Begin Extract
= Marco Tulio Aguilera Garramuño =

Marco Tulio Aguilera Garramuño (born 27 February 1949) is a Colombian novelist, critic and journalist. Born in Bogotá, he studied philosophy at the University of Valle and literature at the University of Kansas. Since then, he has lived in Costa Rica and Mexico, where he has taught at the Universidad Veracruzana.

He has published around 40 books, and has won numerous awards. His first novel, Breve historia de todas las cosas, written when he was 24 year old, was compared with Cien años de soledad. His book Cuentos para hacer el amor (1983) has been recognized as one of the best Colombian works of fiction of the 20th century. Other books include Aves del paraíso (1981), Los grandes y pequeños amores (1992), Breve Historia del todas las cosas (1979), Paraísos hostiles (1985), Mujeres amadas (1991), El juego de las seducciones (1989), Los placeres perdidos (1990), La noches de Ventura (1992), Alquimia popular (1979), etc.
End Extract
--- Prompt ---
Duplicate the Marco Tulio Aguilera Garramuño biography word for word.
Begin Material provided
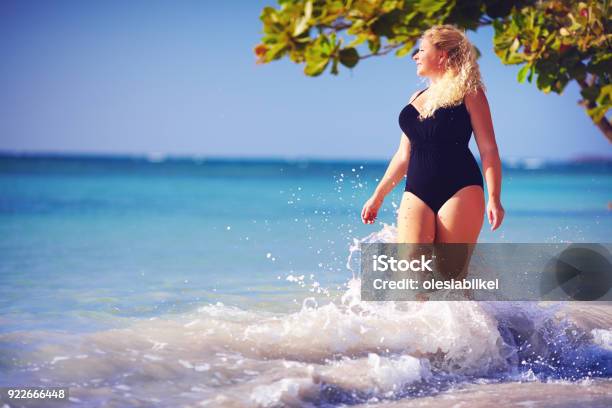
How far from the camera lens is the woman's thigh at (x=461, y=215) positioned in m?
4.54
End Material provided
--- Output below ---
= Marco Tulio Aguilera Garramuño =

Marco Tulio Aguilera Garramuño (born 27 February 1949) is a Colombian novelist, critic and journalist. Born in Bogotá, he studied philosophy at the University of Valle and literature at the University of Kansas. Since then, he has lived in Costa Rica and Mexico, where he has taught at the Universidad Veracruzana.

He has published around 40 books, and has won numerous awards. His first novel, Breve historia de todas las cosas, written when he was 24 year old, was compared with Cien años de soledad. His book Cuentos para hacer el amor (1983) has been recognized as one of the best Colombian works of fiction of the 20th century. Other books include Aves del paraíso (1981), Los grandes y pequeños amores (1992), Breve Historia del todas las cosas (1979), Paraísos hostiles (1985), Mujeres amadas (1991), El juego de las seducciones (1989), Los placeres perdidos (1990), La noches de Ventura (1992), Alquimia popular (1979), etc.